November 30, 2009

NATIVE AMERICAN PERSPECTIVES ON AMERICAN HISTORY

Brown, Dee, Bury My Heart at Wounded Knee: An Indian History of the American West (Thirtieth-Anniversary Edition) (New York: Henry Holt, 1970, 2000) ("The Fetterman Massacre made a profound impression upon Colonel Carrington. He was appalled by the mutilations--the disembowelings, the hacked limbs, the "private parts severed and indecently placed on the person." He brooded upon the reasons for such savagery, and eventually wrote an essay on the subject, philosophizing that the Indians were compelled by some paganistic belief to commit the terrible deeds that remained forever in his mind. Had Colonel Carrigngton visited the scene of the Sand Creek Massacre, which occurred only two years before the Fetterman Massacre, he would have seen the same mutilations--committed upon the Indians by Colonel Chivington's soldiers. The Indians who ambushed Fetterman were only imitating their enemies, a practice which in warfare, as in civilian life, is said to be the sincerest form of flattery." Id. at 137.).

Hamalainen, Pekka, The Comanche Empire (New Haven & London: Yale U. Press, 2009) (I suspect the "average" American's perspective on history of Native Americans in the American West and Southwest is pretty much bracketed by the end of the American Civil War, Custer’s comeuppance at the Little Big Horn, and Turner's thesis regarding the closing of the West. It is a perspective that, at best, sees Native Americans in decline, in defeat, or near defeat as European Americans expand westward. Little thought is given to the century or centuries before that period of defeat and decline, and to a period when Native Americans were very vibrant, powerful and, yes, imperial.

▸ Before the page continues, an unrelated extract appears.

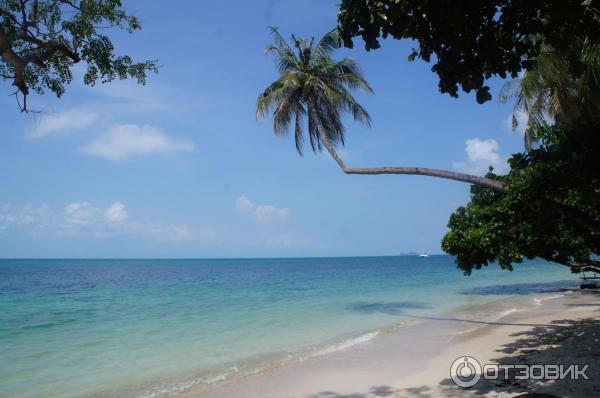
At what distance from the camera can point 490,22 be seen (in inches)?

Here we are provided the counter-perspective. "This book is about an American empire that, according to conventional histories, did not exist. It tells the familiar tale of expansion, resistance, conquest, and loss, but with a reversal of usual historical roles: it is a story in which Indians expand, dictate, and prosper, and European colonists, resist, retreat, and struggle to survive." Id. at 1. The Comanche Empire won the 2009 Bancroft Prize.).